La Nouvelle Tribune : Les prix de l’immobilier dans le monde ne cessent d’augmenter. Pourquoi selon vous ?
M. Jamal Bouaichi : C’est une excellente question et mes réponses pour cet entretien reflètent mon opinion personnelle. En règle générale, l’explosion démographique, la pénurie de logements décents sur le marché et des taux hypothécaires bas ont tendance à être des facteurs clés de la montée en flèche des prix de l’immobilier. Cependant, il peut y avoir d’autres facteurs tels que le développement de nouvelles infrastructures (écoles, hôpitaux, routes, grandes entreprises, etc.). Aussi, les gens ne sont pas intéressés par les longs trajets, préférant plutôt vivre à proximité de leur lieu de travail. Aux États-Unis et dans d’autres régions du monde, une modification des lois de zonage à même de permettre une dynamique commerciale pourrait être un autre facteur d’augmentation du prix de l’immobilier. Un autre facteur clé est le fait que les coûts de construction en termes de main-d’œuvre et de matériaux ont tendance à augmenter chaque année. En tant que tel, l’inflation rend les propriétés plus chères. Il est bon de noter que si le prix nominal de la propriété n’augmente pas d’environ 2% à 3% par an, cela indique que le propriétaire perd effectivement de l’argent en termes réels. Cela est dû au fait que l’inflation augmente alors que le prix des propriétés ne le fait pas ! Une fois qu’un emplacement devient attractif et populaire, créant des activités socio-économiques telles que les restaurants, les centres commerciaux, les immeubles de bureaux… ce qui correspond au style de vie préféré de nombreuses personnes, par conséquent, les propriétaires de ce marché résidentiel commencent à négocier avec une prime. Il est clair que plus un emplacement devient développé, plus les gens veulent y vivre et les prix vont continuer d’augmenter.

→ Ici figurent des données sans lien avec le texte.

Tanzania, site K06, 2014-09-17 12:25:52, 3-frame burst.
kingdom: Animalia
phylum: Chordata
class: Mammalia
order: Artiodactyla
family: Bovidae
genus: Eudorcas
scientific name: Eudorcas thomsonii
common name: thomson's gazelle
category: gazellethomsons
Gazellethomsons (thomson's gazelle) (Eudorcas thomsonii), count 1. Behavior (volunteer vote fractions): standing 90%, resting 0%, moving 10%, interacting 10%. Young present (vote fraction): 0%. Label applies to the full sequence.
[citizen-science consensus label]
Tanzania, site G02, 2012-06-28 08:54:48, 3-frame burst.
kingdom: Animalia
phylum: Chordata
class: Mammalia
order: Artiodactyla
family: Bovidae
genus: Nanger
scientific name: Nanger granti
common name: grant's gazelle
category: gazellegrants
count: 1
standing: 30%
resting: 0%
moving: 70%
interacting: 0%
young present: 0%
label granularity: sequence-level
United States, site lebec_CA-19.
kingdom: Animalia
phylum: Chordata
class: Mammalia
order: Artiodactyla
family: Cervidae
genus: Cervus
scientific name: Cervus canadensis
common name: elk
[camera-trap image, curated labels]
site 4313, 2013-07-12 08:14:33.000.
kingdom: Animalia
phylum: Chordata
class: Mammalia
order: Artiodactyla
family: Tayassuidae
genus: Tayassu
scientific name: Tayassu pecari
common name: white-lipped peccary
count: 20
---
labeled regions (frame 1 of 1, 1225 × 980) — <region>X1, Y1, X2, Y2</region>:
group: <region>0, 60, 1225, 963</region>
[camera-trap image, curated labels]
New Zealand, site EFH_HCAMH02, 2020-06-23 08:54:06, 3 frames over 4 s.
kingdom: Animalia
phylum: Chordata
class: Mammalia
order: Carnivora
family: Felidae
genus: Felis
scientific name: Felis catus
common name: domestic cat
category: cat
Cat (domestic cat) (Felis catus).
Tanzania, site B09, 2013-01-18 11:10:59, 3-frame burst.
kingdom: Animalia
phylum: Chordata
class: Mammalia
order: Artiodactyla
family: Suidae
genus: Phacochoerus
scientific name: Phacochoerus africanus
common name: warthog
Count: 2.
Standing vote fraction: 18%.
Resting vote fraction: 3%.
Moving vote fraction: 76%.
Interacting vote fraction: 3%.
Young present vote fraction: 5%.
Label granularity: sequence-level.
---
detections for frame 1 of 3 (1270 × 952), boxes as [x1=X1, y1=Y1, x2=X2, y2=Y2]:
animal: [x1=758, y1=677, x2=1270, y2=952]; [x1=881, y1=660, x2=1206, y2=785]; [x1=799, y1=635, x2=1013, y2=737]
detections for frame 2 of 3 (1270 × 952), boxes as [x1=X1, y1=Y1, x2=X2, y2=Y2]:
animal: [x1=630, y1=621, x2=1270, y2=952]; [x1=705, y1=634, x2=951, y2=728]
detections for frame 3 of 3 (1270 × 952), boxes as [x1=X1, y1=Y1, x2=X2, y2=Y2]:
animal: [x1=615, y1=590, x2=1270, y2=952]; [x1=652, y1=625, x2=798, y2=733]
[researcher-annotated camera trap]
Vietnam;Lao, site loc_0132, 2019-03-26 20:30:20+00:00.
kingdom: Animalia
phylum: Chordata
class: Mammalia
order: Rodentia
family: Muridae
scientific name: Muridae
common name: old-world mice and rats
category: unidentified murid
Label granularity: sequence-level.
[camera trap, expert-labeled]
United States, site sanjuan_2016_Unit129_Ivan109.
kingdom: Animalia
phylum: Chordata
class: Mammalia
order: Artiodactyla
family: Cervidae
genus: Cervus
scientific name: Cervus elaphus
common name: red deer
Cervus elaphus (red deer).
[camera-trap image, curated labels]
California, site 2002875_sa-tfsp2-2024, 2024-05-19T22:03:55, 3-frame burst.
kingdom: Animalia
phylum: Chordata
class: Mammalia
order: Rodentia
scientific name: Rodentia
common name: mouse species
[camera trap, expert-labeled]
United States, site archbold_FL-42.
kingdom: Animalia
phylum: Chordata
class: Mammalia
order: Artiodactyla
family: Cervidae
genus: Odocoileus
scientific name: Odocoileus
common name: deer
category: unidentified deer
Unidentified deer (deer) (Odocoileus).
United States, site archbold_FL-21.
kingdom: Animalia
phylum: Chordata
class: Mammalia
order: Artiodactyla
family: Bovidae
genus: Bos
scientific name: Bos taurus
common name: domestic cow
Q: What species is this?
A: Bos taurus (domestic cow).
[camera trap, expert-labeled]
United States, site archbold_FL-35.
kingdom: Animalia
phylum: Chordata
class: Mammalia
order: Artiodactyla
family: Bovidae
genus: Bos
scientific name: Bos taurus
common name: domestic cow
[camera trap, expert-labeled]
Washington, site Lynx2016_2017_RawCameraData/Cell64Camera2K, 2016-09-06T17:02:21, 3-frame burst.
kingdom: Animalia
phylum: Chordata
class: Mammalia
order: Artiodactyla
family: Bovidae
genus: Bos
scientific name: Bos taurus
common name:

Ne pensez-vous pas que parler aujourd’hui de prix abordables relève un peu de l’utopie ?
Oui. Je pense que parler de prix abordables aujourd’hui est utopique car cela tend à imaginer une société et un environnement conçus pour être parfaits. Mais la réalité est que nous n’en sommes pas encore là. Il reste encore beaucoup à faire pour promouvoir et développer des communautés avec des logements souhaitables et abordables pour les familles démunies de par le monde. Combien de fois avez-vous entendu parler d’une offre suffisante de logements accessibles à des prix abordables ? Les débats se focalisent généralement sur le coût et prennent rarement en compte les avantages socio-économiques, environnementaux et fiscaux qui en découlent. Je suis convaincu qu’une fois cette question du logement abordable, notamment son impact positif en matière de cohésion sociale, est perçue à sa juste valeur, les décideurs du monde entier vont certainement mettre les bouchées doubles pour se rattraper, rectifier le tir et être à jour d’un défi pareil. Aux États-Unis, il est très clair que le logement abordable est l’une des principales priorités avec comme mission-phare, la création de logements abordables, de qualité, durables et inclusifs pour tous.
Ne pensez-vous pas également que la spéculation reste une pratique qui complique davantage le droit des citoyens à un toit décent à un prix abordable ?
Absolument. La spéculation, qui est une stratégie d’investissement consistant à acheter à bas prix et à vendre à un prix très élevé, complique encore davantage le droit des citoyens à un logement abordable et décent. Veuillez noter que la spéculation immobilière a contribué de manière très significative à la hausse des prix des logements. Elle a aussi et surtout compliqué et contribué gravement et de manière très négative au ralentissement économique de la période 2007-2009. À ce titre, il est très important d’examiner de plus près cette question, car elle présente un sérieux obstacle pour l’accessibilité des citoyens à un toit décent à des prix abordables.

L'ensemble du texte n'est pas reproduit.